Experimental and Clinical Research Center, a cooperation of Charité - Universitätsmedizin Berlin, Berlin, Germany and Max Delbrück Center for Molecular Medicine, 13125 Berlin, Germany.
DZHK (German Centre for Cardiovascular Research), Partner Site, Berlin, Germany.
Cardiovasc Res. 2020 Apr 1;116(5):1059-1070. doi: 10.1093/cvr/cvz169.
B-cell lymphoma/leukaemia 10 (Bcl10) is a member of the CARMA-Bcl10-MALT1 signalosome, linking angiotensin (Ang) II, and antigen-dependent immune-cell activation to nuclear factor kappa-B signalling. We showed earlier that Bcl10 plays a role in Ang II-induced cardiac fibrosis and remodelling, independent of blood pressure. We now investigated the role of Bcl10 in Ang II-induced renal damage.
Bcl10 knockout mice (Bcl10 KO) and wild-type (WT) controls were given 1% NaCl in the drinking water and Ang II (1.44 mg/kg/day) for 14 days. Additionally, Bcl10 KO or WT kidneys were transplanted onto WT mice that were challenged by the same protocol for 7 days. Kidneys of Ang II-treated Bcl10 KO mice developed less fibrosis and showed fewer infiltrating cells. Nevertheless, neutrophil gelatinase-associated lipocalin (Ngal) and kidney injury molecule (Kim)1 expression was higher in the kidneys of Ang II-treated Bcl10 KO mice, indicating exacerbated tubular damage. Furthermore, albuminuria was significantly higher in Ang II-treated Bcl10 KO mice accompanied by reduced glomerular nephrin expression and podocyte number. Ang II-treated WT mice transplanted with Bcl10 KO kidney showed more albuminuria and renal Ngal, compared to WT- > WT kidney-transplanted mice, as well as lower podocyte number but similar fibrosis and cell infiltration. Interestingly, mice lacking Bcl10 in the kidney exhibited less Ang II-induced cardiac hypertrophy than controls.

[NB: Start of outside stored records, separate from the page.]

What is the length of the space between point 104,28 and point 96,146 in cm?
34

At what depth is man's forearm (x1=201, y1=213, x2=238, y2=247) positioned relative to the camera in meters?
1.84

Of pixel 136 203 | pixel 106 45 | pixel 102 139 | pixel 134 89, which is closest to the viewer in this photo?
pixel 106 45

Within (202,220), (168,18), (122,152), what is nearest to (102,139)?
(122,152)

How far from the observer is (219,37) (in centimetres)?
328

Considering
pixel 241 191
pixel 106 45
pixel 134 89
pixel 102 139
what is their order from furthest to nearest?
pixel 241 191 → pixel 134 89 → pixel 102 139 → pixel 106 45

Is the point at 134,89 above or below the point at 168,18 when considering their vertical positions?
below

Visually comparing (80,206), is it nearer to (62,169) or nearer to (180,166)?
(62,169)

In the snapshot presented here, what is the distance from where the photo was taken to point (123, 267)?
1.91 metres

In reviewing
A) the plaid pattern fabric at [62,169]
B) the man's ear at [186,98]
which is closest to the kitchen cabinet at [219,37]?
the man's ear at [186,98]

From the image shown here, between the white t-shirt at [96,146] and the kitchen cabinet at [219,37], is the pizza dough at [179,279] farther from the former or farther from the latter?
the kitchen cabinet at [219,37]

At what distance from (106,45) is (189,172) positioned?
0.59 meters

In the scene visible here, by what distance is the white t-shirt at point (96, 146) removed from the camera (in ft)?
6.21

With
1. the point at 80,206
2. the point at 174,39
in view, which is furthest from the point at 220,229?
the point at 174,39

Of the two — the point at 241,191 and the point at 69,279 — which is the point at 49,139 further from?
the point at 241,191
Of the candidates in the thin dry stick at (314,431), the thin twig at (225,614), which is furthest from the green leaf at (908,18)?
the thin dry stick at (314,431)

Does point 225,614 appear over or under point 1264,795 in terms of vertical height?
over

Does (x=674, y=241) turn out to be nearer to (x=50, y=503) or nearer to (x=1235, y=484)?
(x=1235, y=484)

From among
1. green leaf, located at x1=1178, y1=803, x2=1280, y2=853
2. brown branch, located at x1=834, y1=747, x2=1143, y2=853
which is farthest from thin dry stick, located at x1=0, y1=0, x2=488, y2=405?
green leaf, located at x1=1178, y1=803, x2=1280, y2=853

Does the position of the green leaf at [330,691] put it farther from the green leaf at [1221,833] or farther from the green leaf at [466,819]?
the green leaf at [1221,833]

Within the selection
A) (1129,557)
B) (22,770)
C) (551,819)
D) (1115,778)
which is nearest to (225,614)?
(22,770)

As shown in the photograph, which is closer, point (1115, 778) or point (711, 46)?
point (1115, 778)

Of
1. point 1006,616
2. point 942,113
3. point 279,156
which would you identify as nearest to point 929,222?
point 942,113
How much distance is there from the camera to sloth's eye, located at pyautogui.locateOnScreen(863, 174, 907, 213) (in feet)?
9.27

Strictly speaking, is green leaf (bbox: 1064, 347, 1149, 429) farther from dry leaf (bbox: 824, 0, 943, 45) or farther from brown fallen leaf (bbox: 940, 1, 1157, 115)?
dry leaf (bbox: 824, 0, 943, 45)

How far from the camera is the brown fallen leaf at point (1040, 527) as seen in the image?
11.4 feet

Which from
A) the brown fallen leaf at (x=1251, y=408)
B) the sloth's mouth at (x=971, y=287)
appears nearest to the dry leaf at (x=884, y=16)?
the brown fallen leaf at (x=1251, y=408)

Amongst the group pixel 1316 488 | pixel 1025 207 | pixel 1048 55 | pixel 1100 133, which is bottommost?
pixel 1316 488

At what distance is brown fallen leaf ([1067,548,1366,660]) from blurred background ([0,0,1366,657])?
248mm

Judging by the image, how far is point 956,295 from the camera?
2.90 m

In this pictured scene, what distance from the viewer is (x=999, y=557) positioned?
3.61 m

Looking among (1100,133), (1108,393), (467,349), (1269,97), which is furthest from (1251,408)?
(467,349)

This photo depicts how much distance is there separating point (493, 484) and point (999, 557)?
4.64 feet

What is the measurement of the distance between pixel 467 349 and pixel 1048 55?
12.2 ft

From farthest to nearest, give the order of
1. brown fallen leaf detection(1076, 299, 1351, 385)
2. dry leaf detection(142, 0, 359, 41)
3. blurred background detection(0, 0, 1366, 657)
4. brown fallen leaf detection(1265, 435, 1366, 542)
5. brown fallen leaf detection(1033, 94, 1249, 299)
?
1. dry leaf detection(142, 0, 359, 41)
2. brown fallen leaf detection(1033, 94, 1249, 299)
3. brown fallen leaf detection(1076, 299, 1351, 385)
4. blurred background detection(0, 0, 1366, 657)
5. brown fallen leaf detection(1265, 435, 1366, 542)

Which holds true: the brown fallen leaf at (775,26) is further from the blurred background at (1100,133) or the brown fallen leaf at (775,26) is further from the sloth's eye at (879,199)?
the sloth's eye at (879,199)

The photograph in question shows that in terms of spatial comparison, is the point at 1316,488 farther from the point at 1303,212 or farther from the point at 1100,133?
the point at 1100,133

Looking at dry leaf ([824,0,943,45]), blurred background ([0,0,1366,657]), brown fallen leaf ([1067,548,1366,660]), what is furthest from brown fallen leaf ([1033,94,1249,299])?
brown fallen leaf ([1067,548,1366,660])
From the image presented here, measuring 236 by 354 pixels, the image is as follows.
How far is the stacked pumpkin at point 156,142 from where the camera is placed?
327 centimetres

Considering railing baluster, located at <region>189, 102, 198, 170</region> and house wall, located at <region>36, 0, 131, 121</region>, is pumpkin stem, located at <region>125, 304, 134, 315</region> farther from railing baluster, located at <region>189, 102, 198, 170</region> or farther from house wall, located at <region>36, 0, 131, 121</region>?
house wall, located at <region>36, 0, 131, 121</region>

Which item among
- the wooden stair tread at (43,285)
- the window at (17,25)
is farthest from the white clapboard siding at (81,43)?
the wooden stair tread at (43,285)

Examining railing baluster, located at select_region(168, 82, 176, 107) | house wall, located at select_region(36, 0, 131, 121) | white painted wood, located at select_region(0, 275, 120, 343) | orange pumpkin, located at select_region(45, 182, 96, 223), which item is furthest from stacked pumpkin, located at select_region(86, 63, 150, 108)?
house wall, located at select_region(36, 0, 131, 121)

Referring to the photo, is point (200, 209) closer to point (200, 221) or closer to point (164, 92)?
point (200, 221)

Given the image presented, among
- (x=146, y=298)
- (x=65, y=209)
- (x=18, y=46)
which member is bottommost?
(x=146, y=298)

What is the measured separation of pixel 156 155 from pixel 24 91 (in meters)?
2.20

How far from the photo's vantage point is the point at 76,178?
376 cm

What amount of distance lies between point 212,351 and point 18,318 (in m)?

Bcl10 has multi-faceted actions in Ang II-induced renal damage. On the one hand, global Bcl10 deficiency ameliorates renal fibrosis and cell infiltration; on the other hand, lack of renal Bcl10 aggravates albuminuria and podocyte damage. These data suggest that Bcl10 maintains podocyte integrity and renal function.
B 细胞淋巴瘤/白血病 10(Bcl10)是 CARMA-Bcl10-MALT1 信号体的成员,将血管紧张素(Ang)II 和抗原依赖性免疫细胞激活与核因子 kappa-B 信号联系起来。我们之前表明,Bcl10 在血管紧张素 II 诱导的心脏纤维化和重塑中发挥作用,与血压无关。我们现在研究了 Bcl10 在血管紧张素 II 诱导的肾脏损伤中的作用。
Bcl10 敲除小鼠(Bcl10 KO)和野生型(WT)对照给予饮用水中的 1%NaCl 和血管紧张素 II(1.44mg/kg/天)14 天。此外,将 Bcl10 KO 或 WT 肾脏移植到接受相同方案 7 天挑战的 WT 小鼠中。血管紧张素 II 处理的 Bcl10 KO 小鼠的肾脏纤维化程度较低,浸润细胞较少。然而,血管紧张素 II 处理的 Bcl10 KO 小鼠的肾脏中中性粒细胞明胶酶相关脂质运载蛋白(Ngal)和肾损伤分子 1(Kim)1 的表达更高,表明肾小管损伤加重。此外,血管紧张素 II 处理的 Bcl10 KO 小鼠的蛋白尿显著增加,同时肾小球足细胞蛋白表达降低,足细胞数量减少。与 WT- > WT 肾脏移植小鼠相比,接受血管紧张素 II 处理的 WT 小鼠移植 Bcl10 KO 肾脏后表现出更高的蛋白尿和肾脏 Ngal,以及更低的足细胞数量,但纤维化和细胞浸润相似。有趣的是,与对照相比,肾脏缺乏 Bcl10 的小鼠表现出较少的血管紧张素 II 诱导的心脏肥大。
Bcl10 在血管紧张素 II 诱导的肾脏损伤中具有多方面的作用。一方面,Bcl10 缺失可改善肾脏纤维化和细胞浸润;另一方面,肾脏缺乏 Bcl10 会加重蛋白尿和足细胞损伤。这些数据表明 Bcl10 维持足细胞完整性和肾功能。